L’entraînement à l’échec sur chaque série est une pratique courante chez de nombreuses personnes. Malgré que certaines études antérieures suggèrent qu’il n’est peut-être pas nécessaire d’aller jusqu’à l’échec pour chaque série, il est simple de comprendre les raisons de cette pratique, car elle est associée à une meilleure congestion, à un niveau de difficulté plus élevé et à un sentiment d’accomplissement plus grand.
L’étude que nous allons décrypter(1) a de nouveau analysé l’effet des entraînements en allant ou pas jusqu’à l’échec, avec un volume égal et un volume d’entraînement inférieur auprès d’un grand nombre de pratiquants.
Pour être plus précis, voici la problématique exacte des chercheurs : l’entraînement jusqu’à l’échec déclenche-t-il chez de jeunes sportives des réponses supérieures en termes d’hypertrophie, de force et d’endurance par rapport à l’entraînement sans échec ? En outre, y a-t-il une différence dans les adaptations musculaires avec l’entraînement sans échec si le volume de travail est égal ou inférieur à celui de l’entraînement jusqu’à l’échec ?
Allons donc vérifier avec cette nouvelle expérience si l’entraînement à l’échec est nécessaire et quand il peut ou non être approprié.
Décryptage de l’étude
Participants et méthodes
Participants
89 jeunes femmes actives physiquement n’ayant pas effectué un entraînement de musculation au cours des 6 derniers mois ont participé à cette expérience. Cette grande taille d’échantillon est une excellente caractéristique pour cette étude.
Il est probable que les chercheurs aient spécifiquement recruté des participantes qui ne s’étaient pas entraînées au cours des 6 mois précédents, car c’est le temps qu’il faut pour que les muscles soient pleinement susceptibles de subir le maximum de lésions si aucun entraînement n’a eu lieu(2). Les caractéristiques spécifiques des participantes sont indiquées dans le tableau ci-dessous.
Conception de l’étude et programme d’entraînement
Les participantes se sont entraînées 2 fois par semaine pendant 10 semaines et ont été réparties en 3 groupes différents. Avant, au milieu et après l’étude, on a évalué la 1RM au curl biceps (test de force), le moment de la force isométrique maximal (MFM) des muscles fléchisseurs du coude (test de la puissance), l’hypertrophie (épaisseur du muscle mesurée sous échographie) et l’endurance musculaire (répétitions maximales à 70 % de 1RM) du biceps.
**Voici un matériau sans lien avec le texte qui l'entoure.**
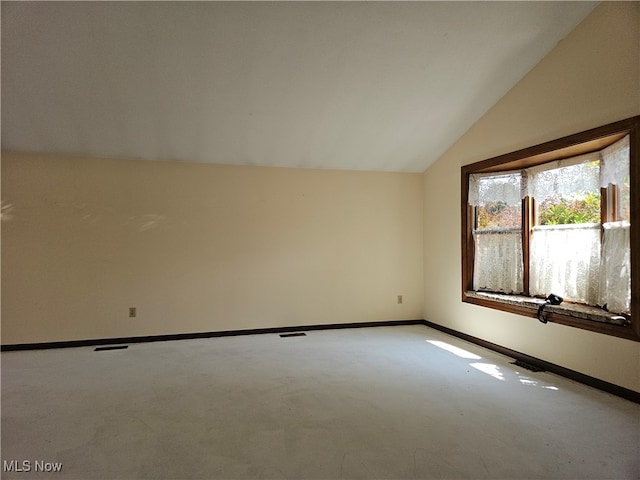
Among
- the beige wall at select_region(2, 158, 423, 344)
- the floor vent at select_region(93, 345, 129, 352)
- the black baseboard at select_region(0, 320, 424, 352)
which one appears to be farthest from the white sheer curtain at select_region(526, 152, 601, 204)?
the floor vent at select_region(93, 345, 129, 352)

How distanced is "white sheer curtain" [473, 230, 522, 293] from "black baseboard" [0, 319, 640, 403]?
63 cm

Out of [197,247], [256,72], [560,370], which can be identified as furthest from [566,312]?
[197,247]

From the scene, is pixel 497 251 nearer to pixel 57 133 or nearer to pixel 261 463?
pixel 261 463

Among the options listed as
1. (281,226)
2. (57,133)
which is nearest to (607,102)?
(281,226)

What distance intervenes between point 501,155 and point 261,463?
11.2 feet

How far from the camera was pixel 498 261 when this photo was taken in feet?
13.5

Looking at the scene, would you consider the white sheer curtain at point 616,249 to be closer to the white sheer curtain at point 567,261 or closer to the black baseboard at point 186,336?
the white sheer curtain at point 567,261

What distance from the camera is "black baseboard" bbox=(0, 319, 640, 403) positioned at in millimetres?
2763

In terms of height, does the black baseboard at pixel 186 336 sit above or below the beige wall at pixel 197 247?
below

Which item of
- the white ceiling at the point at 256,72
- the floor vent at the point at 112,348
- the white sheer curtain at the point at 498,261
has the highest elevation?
the white ceiling at the point at 256,72

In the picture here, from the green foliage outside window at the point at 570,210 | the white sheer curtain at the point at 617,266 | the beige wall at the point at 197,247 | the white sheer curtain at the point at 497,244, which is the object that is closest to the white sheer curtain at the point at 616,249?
the white sheer curtain at the point at 617,266

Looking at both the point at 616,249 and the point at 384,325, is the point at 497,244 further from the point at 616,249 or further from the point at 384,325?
the point at 384,325

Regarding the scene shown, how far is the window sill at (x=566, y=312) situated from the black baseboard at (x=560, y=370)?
1.22 feet

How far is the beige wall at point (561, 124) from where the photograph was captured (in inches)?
104
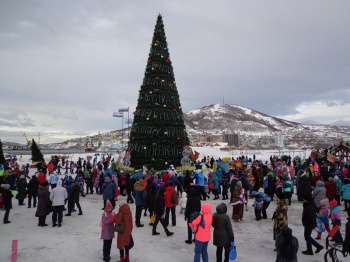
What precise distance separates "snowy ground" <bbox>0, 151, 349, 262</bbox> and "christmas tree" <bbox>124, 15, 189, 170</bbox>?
11.0 metres

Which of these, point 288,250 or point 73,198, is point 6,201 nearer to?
point 73,198

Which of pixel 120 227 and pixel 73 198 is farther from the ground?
pixel 120 227

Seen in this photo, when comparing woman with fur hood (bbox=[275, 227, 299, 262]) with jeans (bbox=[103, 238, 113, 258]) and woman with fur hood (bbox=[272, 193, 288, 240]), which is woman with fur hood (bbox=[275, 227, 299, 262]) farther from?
jeans (bbox=[103, 238, 113, 258])

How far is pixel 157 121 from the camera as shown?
69.9 feet

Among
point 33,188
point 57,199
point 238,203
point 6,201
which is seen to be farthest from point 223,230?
point 33,188

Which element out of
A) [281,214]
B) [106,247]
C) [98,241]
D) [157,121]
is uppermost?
[157,121]

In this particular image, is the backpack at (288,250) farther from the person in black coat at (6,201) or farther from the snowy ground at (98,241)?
the person in black coat at (6,201)

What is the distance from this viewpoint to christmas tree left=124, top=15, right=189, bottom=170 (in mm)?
21328

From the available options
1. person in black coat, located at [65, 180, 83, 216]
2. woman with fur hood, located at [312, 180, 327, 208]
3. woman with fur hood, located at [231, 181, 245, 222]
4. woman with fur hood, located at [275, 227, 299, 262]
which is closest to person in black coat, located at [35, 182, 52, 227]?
person in black coat, located at [65, 180, 83, 216]

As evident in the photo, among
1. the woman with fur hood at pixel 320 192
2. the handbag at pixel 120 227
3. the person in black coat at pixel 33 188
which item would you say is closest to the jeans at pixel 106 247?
the handbag at pixel 120 227

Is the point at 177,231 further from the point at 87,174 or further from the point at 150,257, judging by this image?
the point at 87,174

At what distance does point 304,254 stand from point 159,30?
20863 mm

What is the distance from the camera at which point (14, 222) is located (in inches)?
377

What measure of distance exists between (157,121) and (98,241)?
1434 centimetres
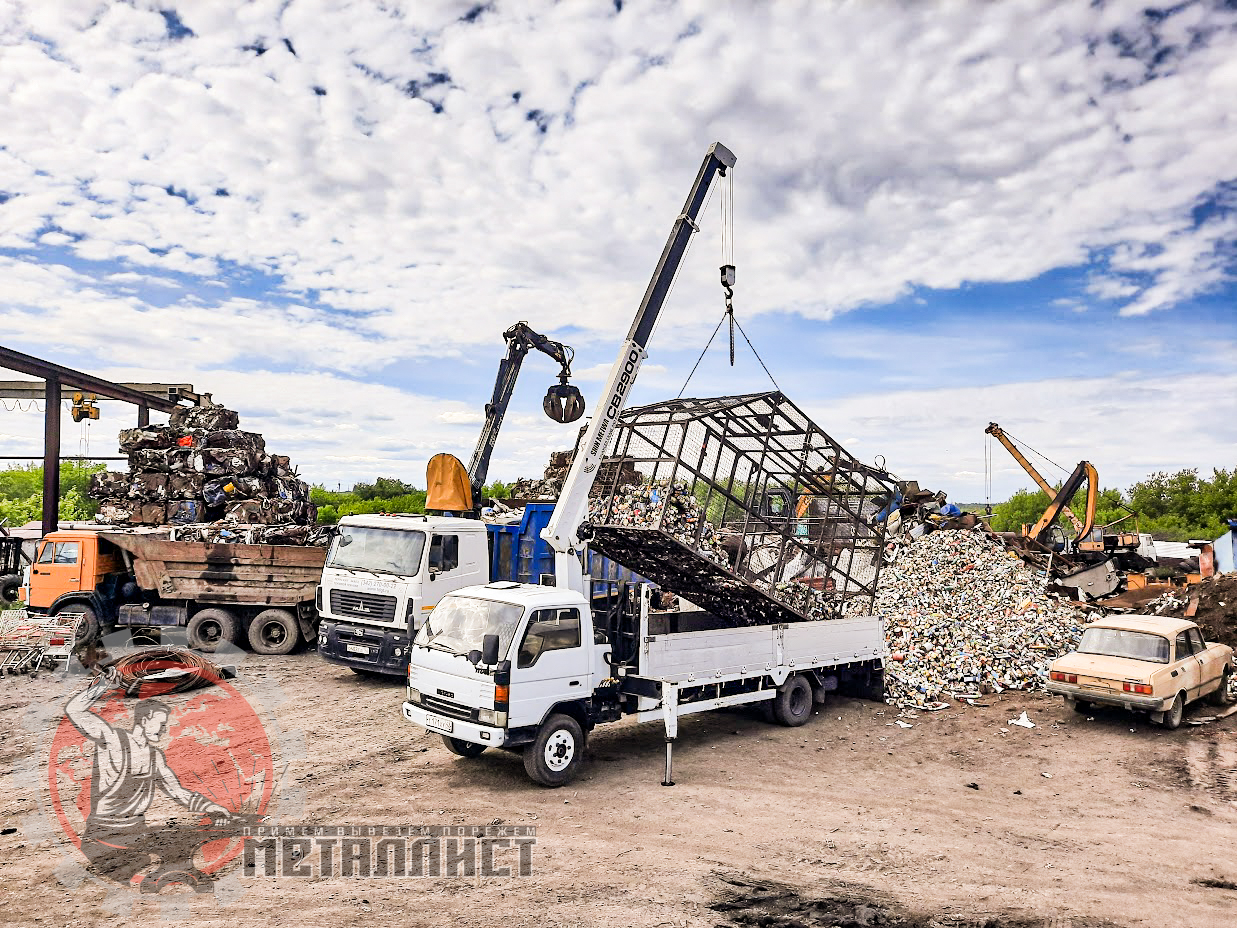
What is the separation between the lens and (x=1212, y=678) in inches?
468

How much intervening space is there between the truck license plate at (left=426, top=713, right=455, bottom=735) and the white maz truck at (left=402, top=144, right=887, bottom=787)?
2 cm

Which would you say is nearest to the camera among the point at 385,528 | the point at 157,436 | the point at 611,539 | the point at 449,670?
the point at 449,670

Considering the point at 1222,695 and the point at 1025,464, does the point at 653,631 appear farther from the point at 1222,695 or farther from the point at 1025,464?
the point at 1025,464

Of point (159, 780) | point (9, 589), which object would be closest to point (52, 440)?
point (9, 589)

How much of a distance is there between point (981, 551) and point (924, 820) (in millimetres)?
11131

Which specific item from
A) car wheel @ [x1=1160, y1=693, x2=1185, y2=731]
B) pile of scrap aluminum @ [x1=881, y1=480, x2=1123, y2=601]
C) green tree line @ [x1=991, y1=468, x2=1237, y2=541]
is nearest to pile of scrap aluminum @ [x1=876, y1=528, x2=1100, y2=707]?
pile of scrap aluminum @ [x1=881, y1=480, x2=1123, y2=601]

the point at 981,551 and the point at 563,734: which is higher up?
the point at 981,551

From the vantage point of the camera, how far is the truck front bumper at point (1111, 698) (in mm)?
10562

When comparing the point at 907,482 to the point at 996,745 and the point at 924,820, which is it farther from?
the point at 924,820

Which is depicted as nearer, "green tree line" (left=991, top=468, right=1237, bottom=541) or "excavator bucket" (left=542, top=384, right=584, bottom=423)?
"excavator bucket" (left=542, top=384, right=584, bottom=423)

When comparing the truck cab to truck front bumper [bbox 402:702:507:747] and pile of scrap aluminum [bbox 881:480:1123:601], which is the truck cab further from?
pile of scrap aluminum [bbox 881:480:1123:601]

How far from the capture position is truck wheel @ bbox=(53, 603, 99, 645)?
14297mm

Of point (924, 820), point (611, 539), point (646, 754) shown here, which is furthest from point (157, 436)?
point (924, 820)

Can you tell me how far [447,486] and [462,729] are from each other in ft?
23.7
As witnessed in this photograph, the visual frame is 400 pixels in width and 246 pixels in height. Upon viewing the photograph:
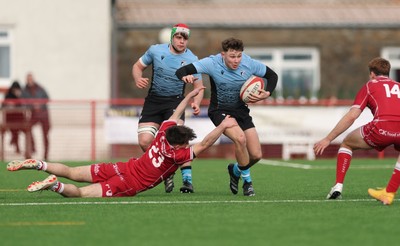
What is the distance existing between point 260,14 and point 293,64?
81.3 inches

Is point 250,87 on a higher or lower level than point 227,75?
lower

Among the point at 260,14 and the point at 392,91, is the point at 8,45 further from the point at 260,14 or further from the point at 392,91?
the point at 392,91

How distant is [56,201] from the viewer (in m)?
12.9

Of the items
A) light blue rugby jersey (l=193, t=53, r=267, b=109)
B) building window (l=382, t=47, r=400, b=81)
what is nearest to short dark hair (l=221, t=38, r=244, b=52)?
light blue rugby jersey (l=193, t=53, r=267, b=109)

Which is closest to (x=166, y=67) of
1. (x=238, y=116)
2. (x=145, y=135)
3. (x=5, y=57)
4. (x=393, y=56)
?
(x=145, y=135)

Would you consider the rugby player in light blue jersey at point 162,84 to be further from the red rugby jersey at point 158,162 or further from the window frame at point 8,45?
the window frame at point 8,45

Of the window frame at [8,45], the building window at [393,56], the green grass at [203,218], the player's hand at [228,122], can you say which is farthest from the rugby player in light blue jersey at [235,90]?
the building window at [393,56]

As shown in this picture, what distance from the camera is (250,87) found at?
13953 millimetres

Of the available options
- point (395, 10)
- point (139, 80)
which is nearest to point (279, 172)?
point (139, 80)

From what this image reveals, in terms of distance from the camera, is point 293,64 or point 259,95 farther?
point 293,64

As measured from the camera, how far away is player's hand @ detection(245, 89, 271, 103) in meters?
13.8

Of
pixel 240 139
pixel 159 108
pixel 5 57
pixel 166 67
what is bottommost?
pixel 240 139

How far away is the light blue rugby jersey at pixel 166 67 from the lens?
597 inches

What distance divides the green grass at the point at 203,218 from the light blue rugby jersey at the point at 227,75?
1113 mm
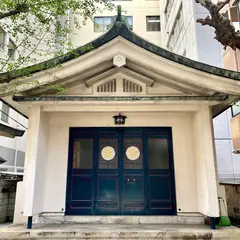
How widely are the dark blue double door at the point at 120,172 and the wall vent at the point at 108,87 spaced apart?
1141 mm

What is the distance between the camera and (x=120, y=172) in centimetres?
636

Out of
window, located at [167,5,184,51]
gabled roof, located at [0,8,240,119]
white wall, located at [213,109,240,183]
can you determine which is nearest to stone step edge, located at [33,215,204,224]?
gabled roof, located at [0,8,240,119]

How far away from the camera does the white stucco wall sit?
6.21 m

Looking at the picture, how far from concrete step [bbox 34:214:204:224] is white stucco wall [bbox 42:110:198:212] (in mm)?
213

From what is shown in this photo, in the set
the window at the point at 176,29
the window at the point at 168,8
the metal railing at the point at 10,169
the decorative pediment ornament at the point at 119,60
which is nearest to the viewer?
the decorative pediment ornament at the point at 119,60

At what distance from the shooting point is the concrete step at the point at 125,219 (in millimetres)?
5953

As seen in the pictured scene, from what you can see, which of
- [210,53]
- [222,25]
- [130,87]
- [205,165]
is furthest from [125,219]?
[210,53]

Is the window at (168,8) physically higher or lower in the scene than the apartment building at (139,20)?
lower

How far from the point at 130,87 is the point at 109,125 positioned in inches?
47.7

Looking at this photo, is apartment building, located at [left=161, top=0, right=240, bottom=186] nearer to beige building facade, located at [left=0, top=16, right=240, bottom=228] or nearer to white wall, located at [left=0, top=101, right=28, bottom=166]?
beige building facade, located at [left=0, top=16, right=240, bottom=228]

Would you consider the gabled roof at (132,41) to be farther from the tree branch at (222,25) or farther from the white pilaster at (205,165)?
the tree branch at (222,25)

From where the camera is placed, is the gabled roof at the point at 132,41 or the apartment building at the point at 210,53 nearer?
the gabled roof at the point at 132,41

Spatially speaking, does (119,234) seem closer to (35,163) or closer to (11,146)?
(35,163)

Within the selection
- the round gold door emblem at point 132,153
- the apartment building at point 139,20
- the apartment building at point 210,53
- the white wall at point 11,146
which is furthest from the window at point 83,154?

Les 3 groupes étaient les suivants :
- À l’échec (AE, n=30) dans lequel les participantes ont effectué 3 séries jusqu’à l’échec avec 70 % de 1RM.
- Sans aller à l’échec, mais avec un volume de travail égal au groupe allant à l’échec (SEVE, n=32), qui ont impliqué 4 séries de 7 répétitions à 70 % de 1RM.
- Sans aller à l’échec (SE, n=27), avec un volume de travail inférieur, car elles n’ont effectué que 3 séries de 7 à 70 % de 1RM.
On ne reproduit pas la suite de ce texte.